▸ **TASKS TO COMPLETE**:
- 1) Can you return the part of the film commentary that begins at the words "After all, it" and stops after "for the movie.", copied word for word?
- 2) Which film ratings does the film commentary mention?

▸ **TEXT SECTION**:
──────────

This was in part a matter of new trends, 1970s audiences going for crime-themed, urban action at one end, and science fiction spectaculars at the other, but this was by no means all of it. There was, too, a sense of the Bond films as softer stuff, a function of their getting more parodic and gimmicky, but also of action movies in general getting harder-edged at the same time. Apart from the spectaculars of Lucas and Spielberg, big action was nearly synonymous with the R-rating through the '70s and '80s--the years of Dirty Harry and Death Wish, of Rambo and Schwarzenegger, of Lethal Weapon and Die Hard--while the Bond movies kept the violence, the sex and the language PG.

The Bond films adapted to some extent, in Licence to Kill in fact producing an R-rated film, which was trimmed just enough to get the PG-13 under which it was released (you can check out a comparison of the two versions here), and generally stuck with that rating as the series continued through the '90s--while the genre as a whole went PG-13, the R-rated films largely exiting the market. (Indeed, the last real R-rated action megahit was none other than The Matrix, way back in 1999.1)

In hindsight it seems that this may have had its impact on the reboot. The disappearance of R-rated competition made Bond's moving in a less flamboyant, more brutal direction seem more plausible because in the current market, PG-13 was as "dark and gritty" as a movie needed to get to merit the label.

1. The Expendables franchise, by contrast, has been a success on a much smaller scale, and anyway, sold on nostalgia.

Saturday, November 26, 2016

Rethinking Jupiter Ascending

That the Wachowski siblings' Jupiter Ascending would get anything but a brutal reception was a long shot.

After all, it has long been fashionable to bash these particular filmmakers. Disappointment with the Matrix sequels (some of it reasonable, some of it not), the predictable reaction to a Hollywood version of Speed Racer, the reception of Cloud Atlas did anything but assure a warm welcome for the movie.

That Jupiter Ascending is a space opera did anything but help--the genre being notoriously high-risk. Star Wars may have become a Marvel-style movie machine, with Episode VII a $2 billion grosser and the prospects for Rogue One looking bright--but audiences are much less likely to go for them than films with a milder science fiction touch (like superheroes), and the negative response to the great majority that don't win them over is often wildly exaggerated. Perhaps the only non-Star Wars, non-Trek film to score an undisputed success of this type has been 2014's Guardians of the Galaxy--the beneficiary of a summer of weak competition, the Marvel brand name, and even its own slightness and overfamiliarity. Anything "weirder" or more ambitious--and this was indeed the case with Jupiter--is that much more likely to suffer for being so (as Jupiter did).

──────────

▸ **EXTRACTED RECORDS**:
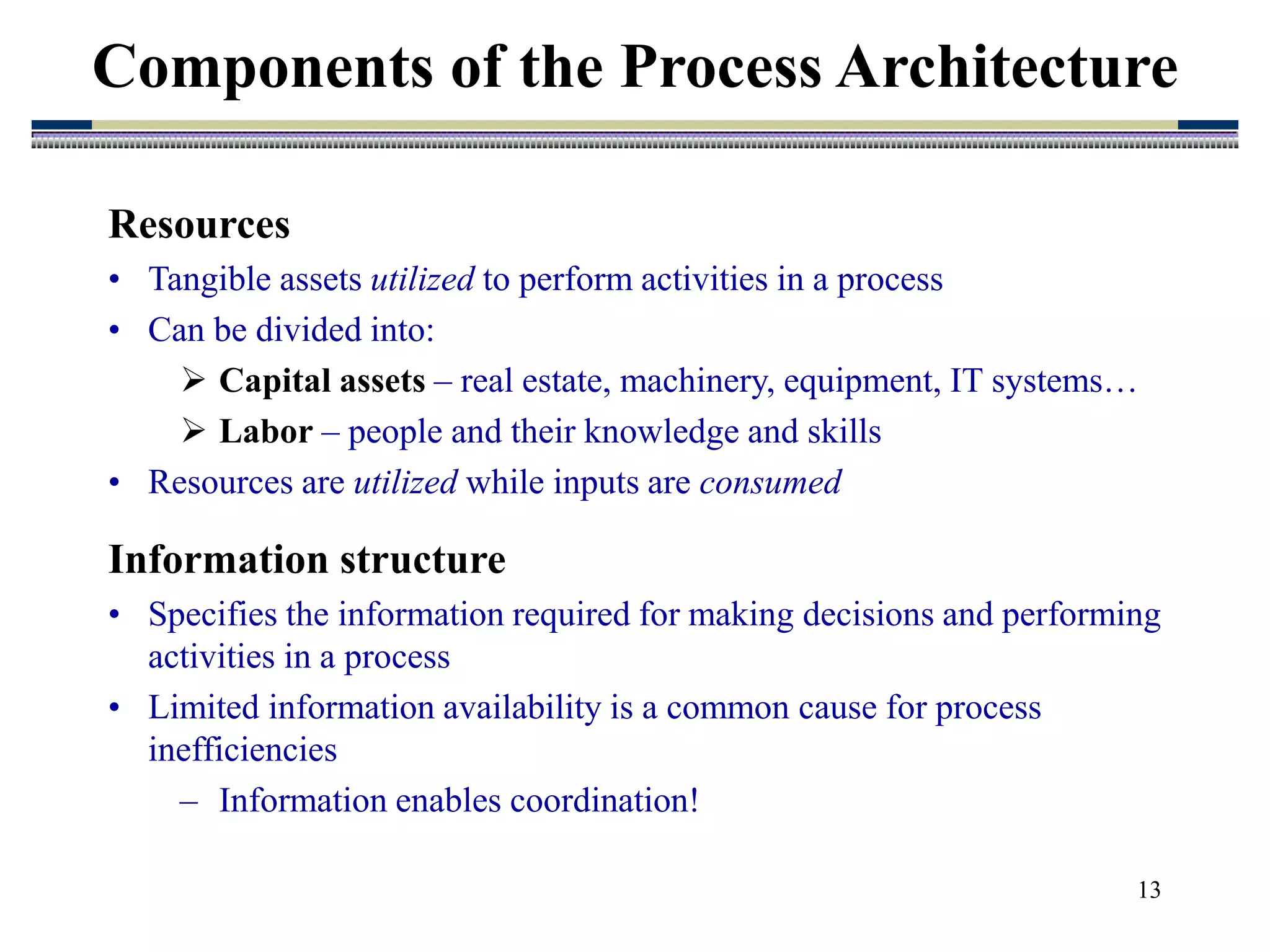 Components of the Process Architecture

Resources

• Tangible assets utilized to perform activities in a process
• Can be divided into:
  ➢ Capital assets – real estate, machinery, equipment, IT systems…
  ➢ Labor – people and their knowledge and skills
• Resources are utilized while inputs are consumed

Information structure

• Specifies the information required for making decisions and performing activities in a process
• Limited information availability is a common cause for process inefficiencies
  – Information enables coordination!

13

──────────

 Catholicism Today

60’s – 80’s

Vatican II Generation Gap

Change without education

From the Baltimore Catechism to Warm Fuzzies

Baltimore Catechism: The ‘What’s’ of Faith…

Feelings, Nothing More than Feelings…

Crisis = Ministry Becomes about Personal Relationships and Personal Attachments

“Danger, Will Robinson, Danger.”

──────────

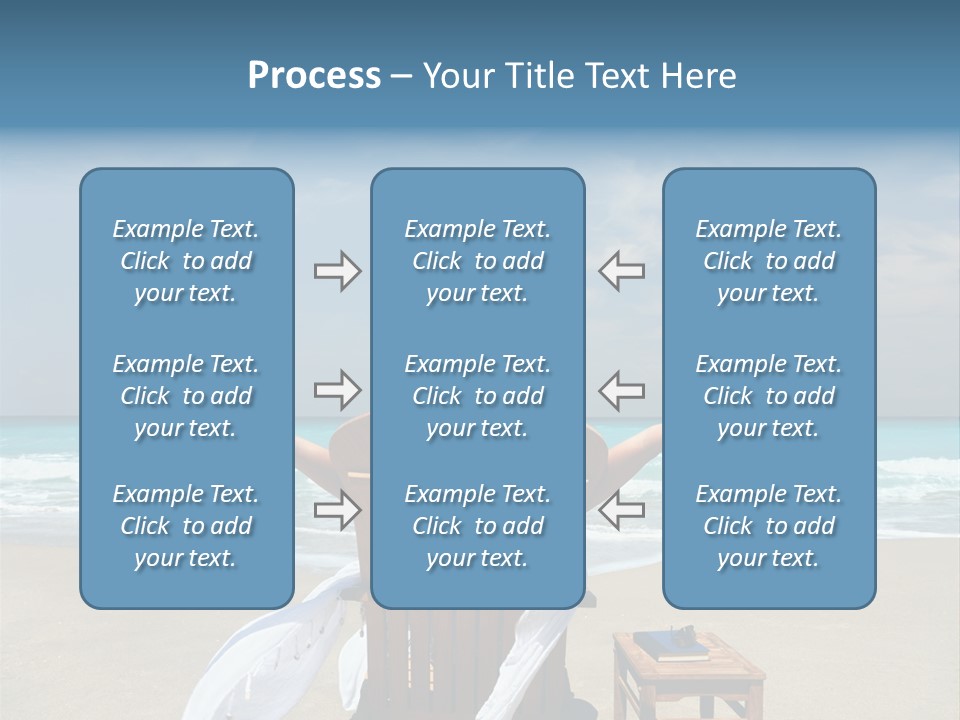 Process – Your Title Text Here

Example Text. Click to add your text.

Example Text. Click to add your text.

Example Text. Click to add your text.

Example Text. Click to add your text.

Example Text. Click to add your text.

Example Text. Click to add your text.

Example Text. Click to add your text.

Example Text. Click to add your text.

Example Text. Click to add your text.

──────────

▸ **ACTIVITY ANSWERS**:
- 1)
After all, it has long been fashionable to bash these particular filmmakers. Disappointment with the Matrix sequels (some of it reasonable, some of it not), the predictable reaction to a Hollywood version of Speed Racer, the reception of Cloud Atlas did anything but assure a warm welcome for the movie.

- 2) R, PG, PG-13